**Tasks to complete**
[A] According to the Moinmoin import script page, which script was modified to make this one?
[B] Could you continue the Moinmoin import script page after its last line?

**Page**
#####
Moinmoin import script

jaap-karssenberg edited this page Oct 25, 2013 · 1 revision
Clone this wiki locally

As mentioned in the comment of the script, this is a modification of Slim Gaillards moin2doku.py. I've removed some bugs, added the creation of a page header with correct timestamp and modified the formatting regexs. The file attachment conversion isn't removed, but it is neither tested nor adapted to ZIM. Feel free to make modifications or fixes. Just add than to this page.

By the way...

ZIM uses two different markups for verbatim/code blocks. verbatim text segments within the line are marked with '' while whole blocks are marked with '''! There is no test allowed after the opening '''! The script currently (0.3) handles only the first markup. The REGEX based parsing of the script doesn't allow any "deeper inspection". So it isn't easy to add a secure detection of code blocks (nested or mixed markups,..).

file "moin2zim.py":

#!/usr/bin/python
#
# moin2zim.py  --  Joerg Desch <joerg DOT desch AT googlemail DOT com>
#
# ... A modification of moin2doku.py by Slim Gaillard
#     (see http://www.dokuwiki.org/tips:moinmoin2doku)
#####
**Source excerpt**
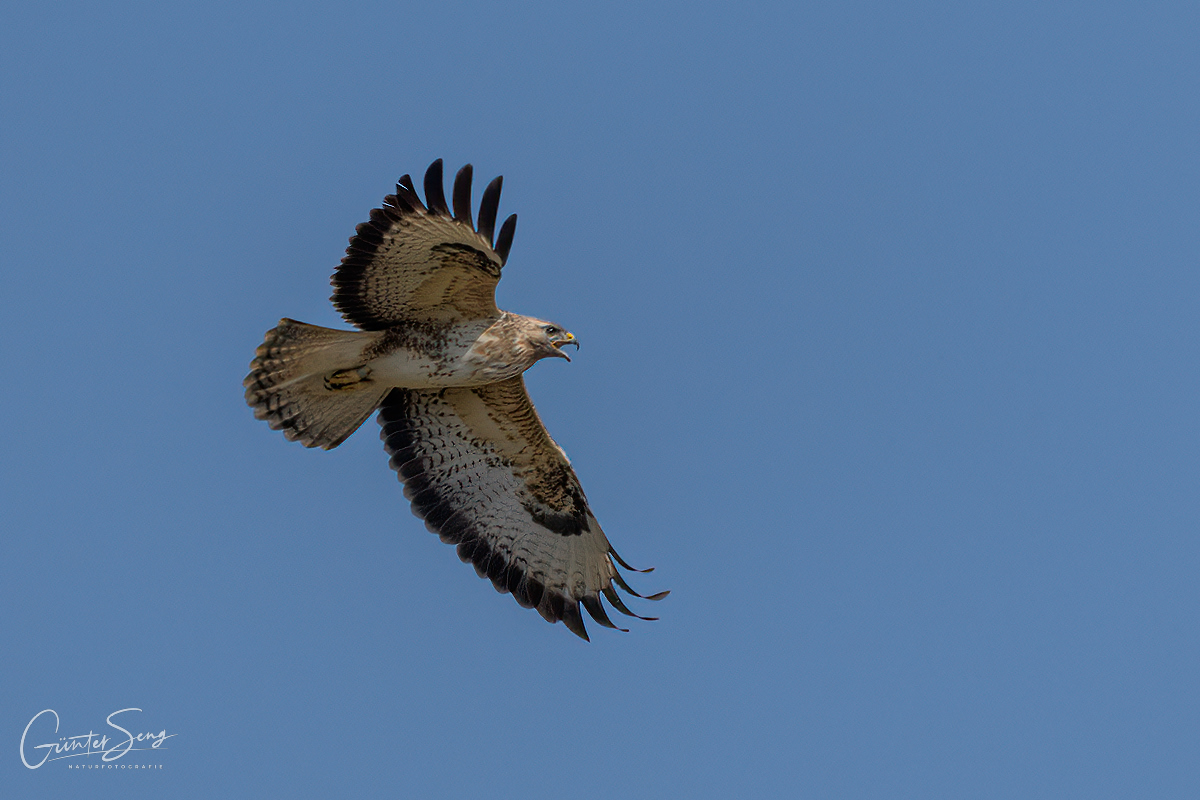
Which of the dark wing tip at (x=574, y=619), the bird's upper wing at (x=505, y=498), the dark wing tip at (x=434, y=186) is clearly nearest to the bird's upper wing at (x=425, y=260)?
#####
**Expected responses**
[A] Slim Gaillard's moin2doku.py.

[B]
#
# IMPORTANT NOTE: this script is more a quick hack than a real project!
#
# "moin2zim" is a script for converting MoinMoin version 1.3+ wiki data to the
# Zim format. It tries to convert all pages and is not intended to convert
# a single page. You have to call it with the name of the directory containing
# the MoinMoin pages as first parameter, and the output directory as second
# parameter.
#
# example: python moin2zim.py ./my-moin/data/pages/ ./zim-import/
#
# In ./zim/import/ are all pages with the zim formatting and the Zim page header.
# You should have on eye on the files and than copy them into the Zim notebook
# directory.
#
# The script doesn't do all the work. Some formattings aren't supported, others
# are not available in Zim. For now, I've only done the stuff I've needed to
# convert my moin wiki.
#
# Missing stuff:
#  * CamelCase links without [] are not detected as internal links.
#  * verbatim (multiline) blocks (not the marks inside a line) aren't detected.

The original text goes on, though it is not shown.